YUVOverlay performance problems

I’m trying to make program that can deinterlace full screen PAL (768x576
25fps = 40ms/frame) video into progressive frames with scaling in real
time and I’ve achieved this target. My deinterlace routine now tooks about
20ms with my hardware. I’m still hoping to add real time noise filtering.
Unfortunately, the problem is that showing the resulting YUV-image tooks
too much time and I’m already using all my CPU power because of it. I’m
currently using YV12 format because it seems to be fastest and I do
deinterlacing directly to overlay.

Have I done something wrong or should displaying YUV-overlay really be
this slow with hardware acceleration? Is there some another way of showing
overlay but SDL_DisplayYUVOverlay()? With the source below I have got
following timings:

YV12: 17 ms Hardware: yes
IYUV: 32 ms Hardware: no
YUY2: 33 ms Hardware: yes
UYVY: 33 ms Hardware: yes
YVYU: 49 ms Hardware: no

Where “Hardware” is according to information gathered from
SDLOverlay.hw_overlay.
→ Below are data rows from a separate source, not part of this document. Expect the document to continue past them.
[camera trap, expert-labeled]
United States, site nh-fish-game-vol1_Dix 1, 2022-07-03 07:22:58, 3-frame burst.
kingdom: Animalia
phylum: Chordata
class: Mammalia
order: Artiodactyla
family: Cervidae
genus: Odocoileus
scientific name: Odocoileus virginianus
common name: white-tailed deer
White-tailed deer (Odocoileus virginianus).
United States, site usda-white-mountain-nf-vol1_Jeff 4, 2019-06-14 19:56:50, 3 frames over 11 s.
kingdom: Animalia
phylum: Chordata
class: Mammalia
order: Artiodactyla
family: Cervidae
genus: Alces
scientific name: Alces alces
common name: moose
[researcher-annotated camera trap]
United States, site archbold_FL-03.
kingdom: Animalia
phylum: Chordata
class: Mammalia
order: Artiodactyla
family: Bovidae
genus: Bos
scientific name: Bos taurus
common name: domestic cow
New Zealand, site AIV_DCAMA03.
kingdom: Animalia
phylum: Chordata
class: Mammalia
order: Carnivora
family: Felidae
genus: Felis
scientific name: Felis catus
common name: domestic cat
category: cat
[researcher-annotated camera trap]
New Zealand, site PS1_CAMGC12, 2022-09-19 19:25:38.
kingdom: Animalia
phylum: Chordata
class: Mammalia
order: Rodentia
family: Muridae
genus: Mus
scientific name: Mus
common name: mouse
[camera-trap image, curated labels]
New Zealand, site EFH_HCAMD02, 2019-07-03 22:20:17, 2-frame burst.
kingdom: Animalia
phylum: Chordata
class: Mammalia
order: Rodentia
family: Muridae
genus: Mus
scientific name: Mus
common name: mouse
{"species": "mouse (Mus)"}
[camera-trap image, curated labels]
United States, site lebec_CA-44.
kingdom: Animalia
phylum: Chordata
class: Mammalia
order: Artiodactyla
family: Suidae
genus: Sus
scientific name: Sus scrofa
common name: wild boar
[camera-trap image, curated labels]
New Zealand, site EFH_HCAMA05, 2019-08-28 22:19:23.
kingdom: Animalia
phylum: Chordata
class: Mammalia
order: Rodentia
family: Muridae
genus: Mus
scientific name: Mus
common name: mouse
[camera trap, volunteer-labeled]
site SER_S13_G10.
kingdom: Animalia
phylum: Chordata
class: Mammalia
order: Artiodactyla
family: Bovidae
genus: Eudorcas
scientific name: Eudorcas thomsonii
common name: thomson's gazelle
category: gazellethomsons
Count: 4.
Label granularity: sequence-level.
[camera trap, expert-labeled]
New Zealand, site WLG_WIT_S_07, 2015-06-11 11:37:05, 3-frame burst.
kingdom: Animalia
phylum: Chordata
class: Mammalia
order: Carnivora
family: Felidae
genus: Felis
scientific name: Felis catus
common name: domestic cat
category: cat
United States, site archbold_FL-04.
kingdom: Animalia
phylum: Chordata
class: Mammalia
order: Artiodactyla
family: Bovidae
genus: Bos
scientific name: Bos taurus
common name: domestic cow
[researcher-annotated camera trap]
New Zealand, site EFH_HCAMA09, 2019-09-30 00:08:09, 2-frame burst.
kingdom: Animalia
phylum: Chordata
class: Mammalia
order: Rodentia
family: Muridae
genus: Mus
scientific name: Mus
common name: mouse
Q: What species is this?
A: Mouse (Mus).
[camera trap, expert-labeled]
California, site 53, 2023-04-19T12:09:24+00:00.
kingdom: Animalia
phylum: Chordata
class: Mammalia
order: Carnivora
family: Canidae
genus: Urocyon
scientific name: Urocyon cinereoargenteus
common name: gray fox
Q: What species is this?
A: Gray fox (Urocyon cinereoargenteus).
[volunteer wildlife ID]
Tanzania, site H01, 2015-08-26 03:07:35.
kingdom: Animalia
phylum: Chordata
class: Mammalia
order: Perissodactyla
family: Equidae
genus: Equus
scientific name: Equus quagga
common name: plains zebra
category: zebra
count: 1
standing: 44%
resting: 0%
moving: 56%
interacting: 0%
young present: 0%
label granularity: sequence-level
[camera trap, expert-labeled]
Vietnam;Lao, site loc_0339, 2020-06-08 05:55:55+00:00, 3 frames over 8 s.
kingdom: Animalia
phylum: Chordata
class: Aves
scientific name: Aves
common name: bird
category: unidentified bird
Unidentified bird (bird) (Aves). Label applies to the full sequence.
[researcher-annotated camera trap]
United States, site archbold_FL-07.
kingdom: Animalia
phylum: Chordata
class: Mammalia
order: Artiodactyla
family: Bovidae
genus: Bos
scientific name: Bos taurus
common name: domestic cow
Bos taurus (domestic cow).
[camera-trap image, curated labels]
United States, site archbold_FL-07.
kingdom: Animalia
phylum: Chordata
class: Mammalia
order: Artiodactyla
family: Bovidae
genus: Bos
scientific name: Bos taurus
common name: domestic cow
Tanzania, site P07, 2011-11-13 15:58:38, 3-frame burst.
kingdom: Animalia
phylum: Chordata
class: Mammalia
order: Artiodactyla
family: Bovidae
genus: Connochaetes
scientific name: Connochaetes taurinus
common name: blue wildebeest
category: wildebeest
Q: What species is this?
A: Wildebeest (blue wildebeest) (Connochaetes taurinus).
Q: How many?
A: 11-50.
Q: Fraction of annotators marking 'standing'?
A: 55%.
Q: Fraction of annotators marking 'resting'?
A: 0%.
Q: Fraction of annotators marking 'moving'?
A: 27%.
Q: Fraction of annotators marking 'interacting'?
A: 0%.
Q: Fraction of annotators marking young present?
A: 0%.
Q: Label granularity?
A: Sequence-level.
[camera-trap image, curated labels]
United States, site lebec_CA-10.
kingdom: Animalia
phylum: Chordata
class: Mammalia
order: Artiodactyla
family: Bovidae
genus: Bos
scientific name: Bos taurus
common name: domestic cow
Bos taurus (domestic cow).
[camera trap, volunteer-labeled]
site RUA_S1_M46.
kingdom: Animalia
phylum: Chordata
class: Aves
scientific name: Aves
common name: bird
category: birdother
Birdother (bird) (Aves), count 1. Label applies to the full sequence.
I don’t know about you, but if YV12 is supported by
hardware and I get direct(?) access to overlay memory, displaying the
image shouldn’t take 17ms IMHO. If the call would just block for this time
it wouldn’t matter but it eats all CPU…

I’ve tested with the following environment:

Linux 2.4.4
SDL 1.2.0
XFree 4.0.99.3 (from dri.sourceforge.net, Xvideo is supported)

MSI K7T Pro
AMD Duron 650
Matrox G400 Single 16MB
256MB

Also, is there a way to disable screen saver through SDL and a way to wait
for Vertical Sync?

– Mikko

Code used for testing follows:
( Compiling: gcc -o test test.c sdl-config --cflags --libs )
------------- test.c ----------------
int main(void)
{
SDL_Surface* screen;
SDL_Overlay* overlay; /* yuv overlay */
SDL_Rect drect;
Uint32 stime,time;
int i;

SDL_Init(SDL_INIT_VIDEO|SDL_INIT_TIMER); /* SDL_INIT_AUDIO */

screen = SDL_SetVideoMode(800, 600, 16, SDL_HWSURFACE);
overlay = SDL_CreateYUVOverlay(768, 576,SDL_YV12_OVERLAY, screen);

stime = SDL_GetTicks();
for (i = 0; i < 100; i++)
{
    time = SDL_GetTicks();
    SDL_LockYUVOverlay(overlay);

    /* real image rendering onto overlay pixels would be here */

    SDL_UnlockYUVOverlay(overlay);
    printf("SDL_Lock+UnlockYUVOverlay() took %d ms. ",
           SDL_GetTicks() - time);

    time = SDL_GetTicks();

    if (1)
    {
        drect.x=0;
        drect.y=0;
        drect.w=800;
        drect.h=600;
        SDL_DisplayYUVOverlay(overlay, &drect);
    }

    printf("SDL_DisplayYUVOverlay() took %d ms.\n",
           SDL_GetTicks() - time);
}

stime = SDL_GetTicks() - stime;
printf("Average %f ms per frame.\n",(float)stime/100);
printf("Hardware: %s\n", overlay->hw_overlay ? "yes" : "no");

SDL_FreeYUVOverlay(overlay);
SDL_Quit();

return 0;

}
------------- /test.c ---------------

Hi Mikko,

Where “Hardware” is according to information gathered from
SDLOverlay.hw_overlay. I don’t know about you, but if YV12 is supported by
hardware and I get direct(?) access to overlay memory, displaying the
image shouldn’t take 17ms IMHO. If the call would just block for this time
it wouldn’t matter but it eats all CPU…

The YV12 overlay uses a YUY2 hardware overlay on Matrox G400 cards.
I don’t know why the XFree86 developers have chosen not to include
direct support for YV12, as it’s much faster. Now the YV12 overlay has
to be copied byte-by-byte, multiplexing luminance and chrominance
samples to form valid YUY2 overlay data for every frame.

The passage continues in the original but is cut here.